Needles first used for electrolysis were much thicker than current ones: They were fine sewing needles or jeweler’s tools, with diameters of .011 inches 2 or more (imagine an F11!). By comparison, the largest diameter needle commonly sold today has a diameter of .006 inches (an F6), just about half that size. The first needles made specifically for electrolysis were hand ground, and although finer than the sewing needles, they were still thicker than many current ones. Even after two-piece needles were developed, sizes tended to be larger. For example, one manufacturer sold them in Size 3 to Size 8 (.003 to .008 inches). Today, needles are available in a variety of styles, ranging from Size 2 to Size 6 (.002 to .006 inches).
Why choose a larger diameter needle?
If a small diameter needle will fit into even the largest follicle, why bother using a larger one? The answer centers on two issues: the effects of needle diameter on Galvanic Current, also called direct current (DC), and on Short Wave Current, also known as radio frequency current (RF).
Effects of needle diameter on Galvanic Current
Modern epilators are constant current machines, meaning that they deliver an exact amount of current at each given setting regardless of differences in a client's skin. Therefore, the diameter of the needle does not affect the amount of lye produced.
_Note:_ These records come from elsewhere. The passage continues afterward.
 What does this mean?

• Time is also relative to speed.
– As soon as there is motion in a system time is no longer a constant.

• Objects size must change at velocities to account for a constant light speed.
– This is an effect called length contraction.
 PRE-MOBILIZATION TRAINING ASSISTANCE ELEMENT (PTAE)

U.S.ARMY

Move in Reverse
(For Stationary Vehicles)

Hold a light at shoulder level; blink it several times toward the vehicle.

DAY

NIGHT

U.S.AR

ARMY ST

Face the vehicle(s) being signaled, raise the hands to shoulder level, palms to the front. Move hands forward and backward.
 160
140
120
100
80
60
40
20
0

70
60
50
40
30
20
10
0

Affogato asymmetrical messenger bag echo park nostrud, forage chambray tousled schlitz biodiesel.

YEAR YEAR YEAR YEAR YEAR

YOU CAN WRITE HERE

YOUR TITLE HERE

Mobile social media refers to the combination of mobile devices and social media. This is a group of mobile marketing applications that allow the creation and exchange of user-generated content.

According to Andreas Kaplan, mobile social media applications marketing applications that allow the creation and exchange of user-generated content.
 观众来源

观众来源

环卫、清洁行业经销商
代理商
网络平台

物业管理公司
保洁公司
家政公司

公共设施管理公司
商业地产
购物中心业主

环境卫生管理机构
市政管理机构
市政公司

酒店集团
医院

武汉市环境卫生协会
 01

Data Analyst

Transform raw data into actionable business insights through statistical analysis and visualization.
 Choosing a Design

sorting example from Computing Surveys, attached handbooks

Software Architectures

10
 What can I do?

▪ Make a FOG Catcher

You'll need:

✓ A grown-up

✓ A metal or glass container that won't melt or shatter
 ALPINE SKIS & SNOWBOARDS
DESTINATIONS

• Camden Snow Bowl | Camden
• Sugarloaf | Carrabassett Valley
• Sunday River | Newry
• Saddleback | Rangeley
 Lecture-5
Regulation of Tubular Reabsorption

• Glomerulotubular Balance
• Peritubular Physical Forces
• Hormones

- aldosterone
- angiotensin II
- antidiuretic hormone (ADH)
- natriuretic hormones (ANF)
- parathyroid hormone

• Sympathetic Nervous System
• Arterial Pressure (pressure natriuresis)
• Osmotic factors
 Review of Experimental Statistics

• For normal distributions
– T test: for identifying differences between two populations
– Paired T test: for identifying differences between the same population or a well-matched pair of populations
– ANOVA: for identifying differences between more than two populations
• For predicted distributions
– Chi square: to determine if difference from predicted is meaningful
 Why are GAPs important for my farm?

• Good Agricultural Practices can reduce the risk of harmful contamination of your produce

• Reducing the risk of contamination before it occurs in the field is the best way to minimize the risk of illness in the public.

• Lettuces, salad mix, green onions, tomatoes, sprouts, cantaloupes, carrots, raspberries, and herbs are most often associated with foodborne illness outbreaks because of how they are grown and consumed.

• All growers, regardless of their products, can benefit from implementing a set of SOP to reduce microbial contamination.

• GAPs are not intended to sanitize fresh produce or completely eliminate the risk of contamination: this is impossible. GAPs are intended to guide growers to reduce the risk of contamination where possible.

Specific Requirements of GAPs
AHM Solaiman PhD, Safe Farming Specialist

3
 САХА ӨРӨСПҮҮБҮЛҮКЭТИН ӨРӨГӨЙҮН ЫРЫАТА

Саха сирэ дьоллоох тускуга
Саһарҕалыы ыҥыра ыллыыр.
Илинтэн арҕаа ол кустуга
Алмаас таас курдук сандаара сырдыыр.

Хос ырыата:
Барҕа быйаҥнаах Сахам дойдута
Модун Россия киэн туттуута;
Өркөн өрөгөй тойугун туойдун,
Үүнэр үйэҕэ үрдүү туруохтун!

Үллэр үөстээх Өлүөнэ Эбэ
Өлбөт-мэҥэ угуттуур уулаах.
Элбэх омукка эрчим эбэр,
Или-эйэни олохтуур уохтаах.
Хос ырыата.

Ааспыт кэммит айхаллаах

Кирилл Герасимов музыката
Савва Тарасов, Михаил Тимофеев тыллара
When you use a thin needle, lye is initially produced in a more concentrated area, so pain may be greater. However, when you use a thicker diameter needle, since the needle has more surface area, the DC current will be distributed over a larger area. And that means that the treatment should be less painful. Further, blend theory notes that the total amount of lye (units of lye) produced in the follicle will determine the destructive power of the treatment. So if the same quantity of lye can be produced over a larger area, one can be assured of maximum destruction in the follicle in the shortest amount of time and with the minimum of pain for the client.
Effects of needle diameter on Short Wave Current
A thin needle is hotter; it creates a larger and hotter heating pattern than a large diameter needle at the same current setting. To produce the same amount of heat to destroy follicle tissue with a thicker needle, an electrologist must use a higher current setting. This higher current setting is nothing to be afraid of; it is necessary to produce the same amount of heat in the follicle. With the same amount of heat produced, but spread over a larger area, the discomfort will be less. The destruction will be the same or possibly better, because of the wider coverage in the larger follicle. To destroy a large follicle requires increased amounts of lye or heat, or both. Using a larger diameter needle will allow you to introduce more of either current with less pain to the client. This translates into more effective and comfortable treatments for your clients.